Recorded data
* Begin *

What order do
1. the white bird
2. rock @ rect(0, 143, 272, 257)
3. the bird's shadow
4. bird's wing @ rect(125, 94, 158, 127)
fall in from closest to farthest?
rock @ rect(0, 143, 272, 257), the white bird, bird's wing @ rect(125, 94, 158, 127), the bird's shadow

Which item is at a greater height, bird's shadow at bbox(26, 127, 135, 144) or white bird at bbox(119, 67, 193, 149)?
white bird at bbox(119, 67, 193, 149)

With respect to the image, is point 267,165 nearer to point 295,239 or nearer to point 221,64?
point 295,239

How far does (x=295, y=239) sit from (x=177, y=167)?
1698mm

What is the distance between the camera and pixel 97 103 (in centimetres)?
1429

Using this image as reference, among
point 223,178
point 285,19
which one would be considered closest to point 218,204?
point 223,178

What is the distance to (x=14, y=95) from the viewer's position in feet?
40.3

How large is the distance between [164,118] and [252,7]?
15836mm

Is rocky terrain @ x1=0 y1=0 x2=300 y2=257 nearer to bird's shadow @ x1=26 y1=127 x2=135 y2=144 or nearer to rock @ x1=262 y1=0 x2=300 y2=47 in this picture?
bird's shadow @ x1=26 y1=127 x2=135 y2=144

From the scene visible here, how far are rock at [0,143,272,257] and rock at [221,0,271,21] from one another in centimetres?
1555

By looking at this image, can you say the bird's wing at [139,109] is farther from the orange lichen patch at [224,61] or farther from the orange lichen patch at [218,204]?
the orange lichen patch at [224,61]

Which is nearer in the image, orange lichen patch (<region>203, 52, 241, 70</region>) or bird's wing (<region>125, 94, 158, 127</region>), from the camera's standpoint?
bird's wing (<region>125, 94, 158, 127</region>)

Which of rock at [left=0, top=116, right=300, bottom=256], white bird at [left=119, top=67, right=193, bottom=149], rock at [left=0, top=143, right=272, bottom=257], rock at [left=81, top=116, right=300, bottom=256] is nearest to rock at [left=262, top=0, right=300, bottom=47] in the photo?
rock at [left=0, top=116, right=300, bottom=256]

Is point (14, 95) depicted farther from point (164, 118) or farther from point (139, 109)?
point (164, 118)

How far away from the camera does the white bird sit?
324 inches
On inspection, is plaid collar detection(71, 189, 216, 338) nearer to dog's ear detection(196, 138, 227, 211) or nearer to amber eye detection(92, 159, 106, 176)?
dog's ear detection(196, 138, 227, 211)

* End *
* Begin *

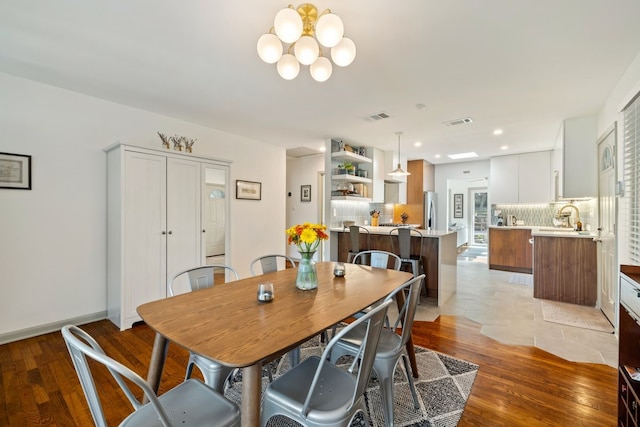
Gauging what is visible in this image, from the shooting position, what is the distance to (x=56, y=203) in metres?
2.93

* End *
* Begin *

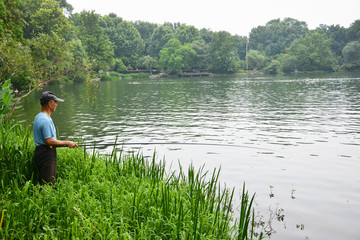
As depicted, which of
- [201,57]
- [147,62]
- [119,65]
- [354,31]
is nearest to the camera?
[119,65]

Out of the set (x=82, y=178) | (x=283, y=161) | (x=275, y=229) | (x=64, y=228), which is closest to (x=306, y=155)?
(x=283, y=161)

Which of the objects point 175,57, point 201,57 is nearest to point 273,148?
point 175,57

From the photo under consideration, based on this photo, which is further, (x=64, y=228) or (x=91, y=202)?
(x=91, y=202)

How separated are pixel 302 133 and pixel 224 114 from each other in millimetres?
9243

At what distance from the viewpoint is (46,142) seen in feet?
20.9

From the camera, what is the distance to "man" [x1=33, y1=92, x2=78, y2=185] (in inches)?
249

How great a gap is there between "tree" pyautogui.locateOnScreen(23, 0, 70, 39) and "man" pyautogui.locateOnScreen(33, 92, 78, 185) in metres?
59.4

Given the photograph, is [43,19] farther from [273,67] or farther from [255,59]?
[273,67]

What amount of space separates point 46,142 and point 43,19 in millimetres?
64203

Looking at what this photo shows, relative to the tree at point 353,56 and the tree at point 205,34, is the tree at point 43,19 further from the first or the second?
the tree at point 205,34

* End *

Exercise instructions
Return every line from the records above that contains the word "visible".

Complete answer
From the scene visible here, how far are rock at [0,143,272,257] and rock at [221,0,271,21] from one another in centimetres?
Gauging what is visible in this image, from the shooting position, what is the distance to (x=56, y=203) in metres?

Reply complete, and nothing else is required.